[Page-level text extractions]

________________

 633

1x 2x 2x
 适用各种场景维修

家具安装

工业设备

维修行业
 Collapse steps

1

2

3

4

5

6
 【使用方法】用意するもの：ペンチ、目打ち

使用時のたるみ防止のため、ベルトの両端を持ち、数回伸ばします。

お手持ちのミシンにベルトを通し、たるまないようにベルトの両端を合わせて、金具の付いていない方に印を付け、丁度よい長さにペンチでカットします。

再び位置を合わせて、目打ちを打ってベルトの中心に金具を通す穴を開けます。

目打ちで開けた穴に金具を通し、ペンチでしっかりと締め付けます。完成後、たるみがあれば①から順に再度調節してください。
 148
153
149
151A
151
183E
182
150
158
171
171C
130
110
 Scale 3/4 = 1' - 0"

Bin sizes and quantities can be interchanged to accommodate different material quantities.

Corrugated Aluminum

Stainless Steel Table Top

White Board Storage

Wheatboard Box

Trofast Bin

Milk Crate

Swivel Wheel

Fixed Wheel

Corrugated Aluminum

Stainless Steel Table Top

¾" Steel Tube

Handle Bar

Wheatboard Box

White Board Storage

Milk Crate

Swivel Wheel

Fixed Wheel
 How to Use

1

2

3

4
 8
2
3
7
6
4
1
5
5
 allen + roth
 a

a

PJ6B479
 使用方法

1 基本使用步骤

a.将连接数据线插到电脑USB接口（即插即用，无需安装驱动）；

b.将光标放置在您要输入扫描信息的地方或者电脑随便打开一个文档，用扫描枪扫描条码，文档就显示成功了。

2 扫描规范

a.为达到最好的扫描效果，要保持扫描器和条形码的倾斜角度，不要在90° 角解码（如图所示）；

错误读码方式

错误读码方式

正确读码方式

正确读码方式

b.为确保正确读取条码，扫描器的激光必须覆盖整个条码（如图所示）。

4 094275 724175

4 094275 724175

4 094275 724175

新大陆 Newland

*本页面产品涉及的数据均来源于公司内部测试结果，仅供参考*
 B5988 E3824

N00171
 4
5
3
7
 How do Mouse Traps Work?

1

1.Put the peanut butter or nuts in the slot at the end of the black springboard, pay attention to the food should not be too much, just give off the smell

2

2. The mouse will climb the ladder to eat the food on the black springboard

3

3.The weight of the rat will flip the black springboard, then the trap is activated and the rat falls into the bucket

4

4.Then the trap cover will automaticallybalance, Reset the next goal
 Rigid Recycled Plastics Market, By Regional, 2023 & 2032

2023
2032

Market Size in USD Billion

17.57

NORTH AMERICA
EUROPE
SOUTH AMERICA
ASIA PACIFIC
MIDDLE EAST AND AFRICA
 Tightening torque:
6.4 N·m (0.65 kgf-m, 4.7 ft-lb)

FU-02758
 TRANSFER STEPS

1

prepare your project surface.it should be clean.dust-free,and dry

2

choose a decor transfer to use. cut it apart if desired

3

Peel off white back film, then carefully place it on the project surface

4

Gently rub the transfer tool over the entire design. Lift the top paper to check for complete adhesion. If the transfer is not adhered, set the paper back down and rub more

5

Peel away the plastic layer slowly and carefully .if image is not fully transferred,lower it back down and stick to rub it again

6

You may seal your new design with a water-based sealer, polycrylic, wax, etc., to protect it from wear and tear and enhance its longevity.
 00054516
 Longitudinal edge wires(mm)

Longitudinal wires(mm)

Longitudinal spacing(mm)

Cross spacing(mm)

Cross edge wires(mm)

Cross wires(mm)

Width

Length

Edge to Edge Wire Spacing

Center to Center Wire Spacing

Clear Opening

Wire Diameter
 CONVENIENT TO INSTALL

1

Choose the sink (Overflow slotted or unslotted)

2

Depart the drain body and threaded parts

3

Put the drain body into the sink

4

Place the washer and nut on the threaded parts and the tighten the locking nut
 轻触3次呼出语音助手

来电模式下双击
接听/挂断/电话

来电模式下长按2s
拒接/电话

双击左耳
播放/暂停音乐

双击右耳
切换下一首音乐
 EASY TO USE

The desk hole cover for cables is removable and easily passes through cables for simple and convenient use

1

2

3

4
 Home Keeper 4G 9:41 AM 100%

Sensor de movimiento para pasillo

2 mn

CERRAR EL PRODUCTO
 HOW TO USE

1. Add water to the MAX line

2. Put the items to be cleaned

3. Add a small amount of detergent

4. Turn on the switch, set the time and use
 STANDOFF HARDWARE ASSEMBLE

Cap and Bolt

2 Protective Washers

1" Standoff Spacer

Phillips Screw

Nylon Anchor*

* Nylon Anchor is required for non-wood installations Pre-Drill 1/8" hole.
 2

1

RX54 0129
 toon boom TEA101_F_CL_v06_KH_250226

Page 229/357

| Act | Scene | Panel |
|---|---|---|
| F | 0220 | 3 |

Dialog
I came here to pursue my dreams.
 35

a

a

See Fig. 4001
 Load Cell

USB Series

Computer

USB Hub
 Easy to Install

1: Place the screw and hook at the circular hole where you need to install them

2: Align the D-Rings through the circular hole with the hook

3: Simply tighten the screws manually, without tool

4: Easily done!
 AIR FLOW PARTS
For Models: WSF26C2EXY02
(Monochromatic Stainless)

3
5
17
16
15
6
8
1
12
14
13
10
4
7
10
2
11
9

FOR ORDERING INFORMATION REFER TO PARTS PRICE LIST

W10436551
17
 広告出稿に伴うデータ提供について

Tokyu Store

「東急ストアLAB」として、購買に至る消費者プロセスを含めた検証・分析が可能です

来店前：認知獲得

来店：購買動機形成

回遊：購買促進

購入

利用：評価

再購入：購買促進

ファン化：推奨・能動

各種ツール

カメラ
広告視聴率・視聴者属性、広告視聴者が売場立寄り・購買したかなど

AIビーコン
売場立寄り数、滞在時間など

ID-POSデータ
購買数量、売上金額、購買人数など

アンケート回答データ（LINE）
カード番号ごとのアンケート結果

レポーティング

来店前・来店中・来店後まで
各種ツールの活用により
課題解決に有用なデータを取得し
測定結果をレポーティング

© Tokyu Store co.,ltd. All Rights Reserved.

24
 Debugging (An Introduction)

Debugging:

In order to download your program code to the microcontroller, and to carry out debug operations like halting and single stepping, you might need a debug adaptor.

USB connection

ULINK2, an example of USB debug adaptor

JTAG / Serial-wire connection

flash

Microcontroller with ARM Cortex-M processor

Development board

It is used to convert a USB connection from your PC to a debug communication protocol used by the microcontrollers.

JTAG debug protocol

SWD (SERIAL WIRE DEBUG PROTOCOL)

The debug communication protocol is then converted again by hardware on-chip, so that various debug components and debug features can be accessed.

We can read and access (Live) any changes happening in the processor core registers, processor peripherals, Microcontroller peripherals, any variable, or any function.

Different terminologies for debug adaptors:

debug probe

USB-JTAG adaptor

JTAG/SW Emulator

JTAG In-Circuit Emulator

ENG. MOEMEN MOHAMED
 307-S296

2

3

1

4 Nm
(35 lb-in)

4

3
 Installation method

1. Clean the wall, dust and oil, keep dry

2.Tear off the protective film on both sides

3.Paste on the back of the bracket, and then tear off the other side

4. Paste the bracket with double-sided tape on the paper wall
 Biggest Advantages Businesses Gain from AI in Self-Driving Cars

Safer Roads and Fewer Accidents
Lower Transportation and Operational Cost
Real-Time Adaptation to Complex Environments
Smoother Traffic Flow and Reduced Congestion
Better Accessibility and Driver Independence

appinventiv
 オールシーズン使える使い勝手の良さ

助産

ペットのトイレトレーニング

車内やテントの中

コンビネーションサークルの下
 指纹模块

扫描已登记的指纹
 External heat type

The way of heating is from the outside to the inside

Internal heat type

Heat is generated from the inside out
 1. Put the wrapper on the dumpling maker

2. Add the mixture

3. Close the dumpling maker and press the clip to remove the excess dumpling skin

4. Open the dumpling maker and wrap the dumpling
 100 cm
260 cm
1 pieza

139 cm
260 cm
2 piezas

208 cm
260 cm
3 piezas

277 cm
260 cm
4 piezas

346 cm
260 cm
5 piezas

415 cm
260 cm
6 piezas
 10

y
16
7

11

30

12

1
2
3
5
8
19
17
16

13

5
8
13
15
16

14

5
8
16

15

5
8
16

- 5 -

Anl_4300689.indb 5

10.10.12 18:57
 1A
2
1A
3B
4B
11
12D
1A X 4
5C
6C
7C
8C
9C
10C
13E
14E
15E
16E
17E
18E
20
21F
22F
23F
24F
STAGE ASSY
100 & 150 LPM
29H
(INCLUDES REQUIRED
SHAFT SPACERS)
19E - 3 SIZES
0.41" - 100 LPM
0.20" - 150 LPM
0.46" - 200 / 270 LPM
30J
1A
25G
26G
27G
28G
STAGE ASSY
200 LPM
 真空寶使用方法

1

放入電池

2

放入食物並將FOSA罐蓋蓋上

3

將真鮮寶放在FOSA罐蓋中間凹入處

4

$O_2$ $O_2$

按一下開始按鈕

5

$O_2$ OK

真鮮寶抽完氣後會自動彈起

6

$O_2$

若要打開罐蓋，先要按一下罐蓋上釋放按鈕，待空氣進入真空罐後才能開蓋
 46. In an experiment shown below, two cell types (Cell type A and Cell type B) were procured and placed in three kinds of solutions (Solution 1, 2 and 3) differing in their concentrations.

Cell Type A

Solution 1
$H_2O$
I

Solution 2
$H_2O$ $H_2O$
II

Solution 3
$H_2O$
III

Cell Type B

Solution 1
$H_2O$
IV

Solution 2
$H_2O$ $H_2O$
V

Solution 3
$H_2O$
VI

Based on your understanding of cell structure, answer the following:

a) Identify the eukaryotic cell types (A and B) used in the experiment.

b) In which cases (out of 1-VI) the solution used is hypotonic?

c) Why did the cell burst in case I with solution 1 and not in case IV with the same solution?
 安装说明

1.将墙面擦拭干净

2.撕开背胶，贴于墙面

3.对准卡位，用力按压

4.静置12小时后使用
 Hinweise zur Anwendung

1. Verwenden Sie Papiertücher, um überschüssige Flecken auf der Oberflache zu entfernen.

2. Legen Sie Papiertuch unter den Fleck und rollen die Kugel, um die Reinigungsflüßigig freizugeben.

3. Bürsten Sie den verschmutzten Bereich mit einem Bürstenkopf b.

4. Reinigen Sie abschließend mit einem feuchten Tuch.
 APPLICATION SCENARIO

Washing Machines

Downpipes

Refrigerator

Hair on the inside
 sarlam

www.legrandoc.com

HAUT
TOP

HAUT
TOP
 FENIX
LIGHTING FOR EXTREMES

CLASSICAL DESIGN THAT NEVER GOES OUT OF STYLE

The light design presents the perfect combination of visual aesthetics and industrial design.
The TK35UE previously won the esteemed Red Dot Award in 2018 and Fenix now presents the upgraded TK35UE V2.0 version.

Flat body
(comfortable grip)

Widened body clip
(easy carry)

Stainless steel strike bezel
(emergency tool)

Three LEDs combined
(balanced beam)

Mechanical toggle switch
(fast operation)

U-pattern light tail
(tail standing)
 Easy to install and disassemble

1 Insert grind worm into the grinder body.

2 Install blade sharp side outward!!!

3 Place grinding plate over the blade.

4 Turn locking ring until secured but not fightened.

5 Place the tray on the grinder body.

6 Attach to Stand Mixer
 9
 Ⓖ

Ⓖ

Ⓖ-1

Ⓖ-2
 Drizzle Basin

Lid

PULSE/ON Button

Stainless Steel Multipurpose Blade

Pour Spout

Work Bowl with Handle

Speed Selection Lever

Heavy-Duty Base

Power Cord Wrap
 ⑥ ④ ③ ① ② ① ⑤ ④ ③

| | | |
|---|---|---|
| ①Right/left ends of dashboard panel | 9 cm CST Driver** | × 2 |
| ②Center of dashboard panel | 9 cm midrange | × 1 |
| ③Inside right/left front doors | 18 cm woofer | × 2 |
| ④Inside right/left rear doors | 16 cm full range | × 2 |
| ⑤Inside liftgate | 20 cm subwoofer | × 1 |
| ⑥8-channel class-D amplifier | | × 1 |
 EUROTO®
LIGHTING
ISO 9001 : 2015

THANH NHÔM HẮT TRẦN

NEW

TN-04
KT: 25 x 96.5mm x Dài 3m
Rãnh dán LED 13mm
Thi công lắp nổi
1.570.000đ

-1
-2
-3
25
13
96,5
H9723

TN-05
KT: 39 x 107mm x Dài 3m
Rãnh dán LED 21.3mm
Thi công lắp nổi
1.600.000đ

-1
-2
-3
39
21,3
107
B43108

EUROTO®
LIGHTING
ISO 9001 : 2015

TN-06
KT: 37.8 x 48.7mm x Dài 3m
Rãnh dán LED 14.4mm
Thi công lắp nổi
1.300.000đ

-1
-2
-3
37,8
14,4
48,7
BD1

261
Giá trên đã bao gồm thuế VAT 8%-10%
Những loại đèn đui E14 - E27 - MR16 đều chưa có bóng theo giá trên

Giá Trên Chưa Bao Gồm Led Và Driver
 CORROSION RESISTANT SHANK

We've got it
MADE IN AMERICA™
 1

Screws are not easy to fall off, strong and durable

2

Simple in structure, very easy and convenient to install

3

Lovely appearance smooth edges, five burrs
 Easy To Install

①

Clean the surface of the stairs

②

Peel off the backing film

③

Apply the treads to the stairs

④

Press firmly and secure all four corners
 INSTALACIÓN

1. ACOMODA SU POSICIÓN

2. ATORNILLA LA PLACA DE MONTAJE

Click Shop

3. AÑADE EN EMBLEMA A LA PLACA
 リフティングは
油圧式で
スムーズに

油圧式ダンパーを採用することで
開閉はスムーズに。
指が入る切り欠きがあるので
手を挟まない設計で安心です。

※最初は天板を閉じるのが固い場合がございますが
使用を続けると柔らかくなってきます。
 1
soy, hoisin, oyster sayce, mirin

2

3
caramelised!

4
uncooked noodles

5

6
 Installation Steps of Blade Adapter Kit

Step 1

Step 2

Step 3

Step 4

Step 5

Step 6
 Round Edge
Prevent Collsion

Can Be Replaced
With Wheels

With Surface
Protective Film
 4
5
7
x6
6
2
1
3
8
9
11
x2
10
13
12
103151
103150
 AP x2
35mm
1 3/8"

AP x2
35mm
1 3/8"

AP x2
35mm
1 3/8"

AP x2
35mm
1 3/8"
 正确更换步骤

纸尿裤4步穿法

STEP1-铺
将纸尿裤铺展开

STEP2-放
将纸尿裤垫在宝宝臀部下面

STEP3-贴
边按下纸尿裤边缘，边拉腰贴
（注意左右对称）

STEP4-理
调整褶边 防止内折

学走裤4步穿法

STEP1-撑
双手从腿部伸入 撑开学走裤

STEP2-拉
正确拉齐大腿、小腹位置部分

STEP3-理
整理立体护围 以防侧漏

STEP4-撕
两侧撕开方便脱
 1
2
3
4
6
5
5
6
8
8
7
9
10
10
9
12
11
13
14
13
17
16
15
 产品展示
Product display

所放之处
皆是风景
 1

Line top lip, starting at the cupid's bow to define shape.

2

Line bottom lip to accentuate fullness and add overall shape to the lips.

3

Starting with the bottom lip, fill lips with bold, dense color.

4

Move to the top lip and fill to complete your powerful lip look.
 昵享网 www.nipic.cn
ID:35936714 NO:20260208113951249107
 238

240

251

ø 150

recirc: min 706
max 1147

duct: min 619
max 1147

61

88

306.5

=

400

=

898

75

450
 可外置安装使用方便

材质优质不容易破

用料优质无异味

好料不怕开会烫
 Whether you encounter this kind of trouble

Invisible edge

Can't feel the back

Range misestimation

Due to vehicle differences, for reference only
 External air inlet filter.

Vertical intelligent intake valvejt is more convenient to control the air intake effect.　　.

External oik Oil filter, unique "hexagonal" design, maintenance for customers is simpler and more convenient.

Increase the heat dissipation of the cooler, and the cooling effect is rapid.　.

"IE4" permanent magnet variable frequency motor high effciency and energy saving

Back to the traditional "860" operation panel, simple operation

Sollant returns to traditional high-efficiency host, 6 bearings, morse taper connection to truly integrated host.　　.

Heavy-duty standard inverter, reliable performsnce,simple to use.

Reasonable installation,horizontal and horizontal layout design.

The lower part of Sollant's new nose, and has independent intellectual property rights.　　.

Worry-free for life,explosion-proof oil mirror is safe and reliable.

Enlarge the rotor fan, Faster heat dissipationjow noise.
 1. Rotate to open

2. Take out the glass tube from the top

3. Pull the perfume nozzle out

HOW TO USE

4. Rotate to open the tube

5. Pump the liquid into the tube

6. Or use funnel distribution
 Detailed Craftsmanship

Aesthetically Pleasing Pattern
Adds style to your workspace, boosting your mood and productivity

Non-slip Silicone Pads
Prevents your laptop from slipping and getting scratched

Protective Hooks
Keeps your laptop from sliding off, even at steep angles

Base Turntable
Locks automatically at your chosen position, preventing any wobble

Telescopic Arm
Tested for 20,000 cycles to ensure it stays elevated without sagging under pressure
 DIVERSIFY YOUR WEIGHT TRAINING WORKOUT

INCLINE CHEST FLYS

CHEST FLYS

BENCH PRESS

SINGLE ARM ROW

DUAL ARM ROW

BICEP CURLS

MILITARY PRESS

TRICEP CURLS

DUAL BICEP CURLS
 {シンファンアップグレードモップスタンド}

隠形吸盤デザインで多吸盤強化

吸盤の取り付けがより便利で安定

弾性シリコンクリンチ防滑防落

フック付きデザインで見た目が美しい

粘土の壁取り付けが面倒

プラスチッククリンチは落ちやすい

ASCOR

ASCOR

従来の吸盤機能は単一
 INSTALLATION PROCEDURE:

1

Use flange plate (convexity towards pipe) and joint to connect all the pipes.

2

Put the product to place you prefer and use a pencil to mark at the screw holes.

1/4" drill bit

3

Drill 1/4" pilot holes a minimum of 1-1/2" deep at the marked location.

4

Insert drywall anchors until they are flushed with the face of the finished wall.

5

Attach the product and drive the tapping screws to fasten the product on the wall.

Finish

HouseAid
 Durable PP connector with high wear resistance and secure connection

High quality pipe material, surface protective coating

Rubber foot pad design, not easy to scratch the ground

________________

Looking at the entries above, copy out every line in which "will" occurs.

2. The mouse will climb the ladder to eat the food on the black springboard
3.The weight of the rat will flip the black springboard, then the trap is activated and the rat falls into the bucket
4.Then the trap cover will automaticallybalance, Reset the next goal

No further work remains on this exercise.